### PROBLEM STATEMENT
Quote every one of the records below word for word, omitting the pictures.

(Spatial question entries)
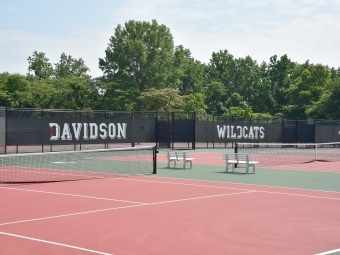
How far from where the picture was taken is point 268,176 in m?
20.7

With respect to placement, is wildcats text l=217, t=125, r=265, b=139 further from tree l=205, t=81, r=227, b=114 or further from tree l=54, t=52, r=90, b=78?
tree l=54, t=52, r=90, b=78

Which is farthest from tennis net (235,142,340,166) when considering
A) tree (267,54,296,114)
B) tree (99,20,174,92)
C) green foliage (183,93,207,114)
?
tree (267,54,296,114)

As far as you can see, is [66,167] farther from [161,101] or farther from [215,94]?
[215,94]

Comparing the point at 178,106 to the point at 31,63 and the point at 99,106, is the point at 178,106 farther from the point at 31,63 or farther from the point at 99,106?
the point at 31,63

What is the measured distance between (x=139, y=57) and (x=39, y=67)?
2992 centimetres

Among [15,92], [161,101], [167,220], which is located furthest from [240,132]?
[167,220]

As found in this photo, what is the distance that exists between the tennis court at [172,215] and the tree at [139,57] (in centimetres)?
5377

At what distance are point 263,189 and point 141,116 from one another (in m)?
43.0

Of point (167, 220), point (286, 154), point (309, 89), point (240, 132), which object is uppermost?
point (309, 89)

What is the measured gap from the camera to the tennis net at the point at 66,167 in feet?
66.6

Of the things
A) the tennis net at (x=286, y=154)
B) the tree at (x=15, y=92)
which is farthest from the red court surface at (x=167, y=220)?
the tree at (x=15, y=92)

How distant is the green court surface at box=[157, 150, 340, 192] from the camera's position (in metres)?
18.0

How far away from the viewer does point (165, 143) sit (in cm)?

### EXERCISE OUTPUT
How far from where the picture was taken is point 268,176 in m?
20.7

With respect to placement, is wildcats text l=217, t=125, r=265, b=139 further from tree l=205, t=81, r=227, b=114 or further from tree l=54, t=52, r=90, b=78?
tree l=54, t=52, r=90, b=78

Which is farthest from tennis net (235,142,340,166) when considering
A) tree (267,54,296,114)
B) tree (99,20,174,92)
C) green foliage (183,93,207,114)
?
tree (267,54,296,114)

As far as you can see, is [66,167] farther from [161,101] or farther from [215,94]?
[215,94]

Comparing the point at 178,106 to the point at 31,63 and the point at 99,106, is the point at 178,106 farther from the point at 31,63 or farther from the point at 99,106?
the point at 31,63

What is the measured distance between (x=139, y=57) and (x=39, y=67)?
2992 centimetres

Among [15,92], [161,101], [167,220], which is located furthest from [240,132]?
[167,220]

As found in this photo, what is the distance that exists between the tennis court at [172,215] and the tree at [139,57] (in centimetres)?
5377

At what distance are point 263,189 and point 141,116 from one another (in m)?
43.0

Of point (167, 220), point (286, 154), point (309, 89), point (240, 132), which object is uppermost?
point (309, 89)

What is the measured gap from the camera to the tennis net at the point at 66,167 in feet?
66.6

Of the things
A) the tennis net at (x=286, y=154)
B) the tree at (x=15, y=92)
which is farthest from the red court surface at (x=167, y=220)?
the tree at (x=15, y=92)

How distant is the green court surface at box=[157, 150, 340, 192] from the camera's position (in metres)?
18.0

How far away from the viewer does point (165, 143) sit (in cm)?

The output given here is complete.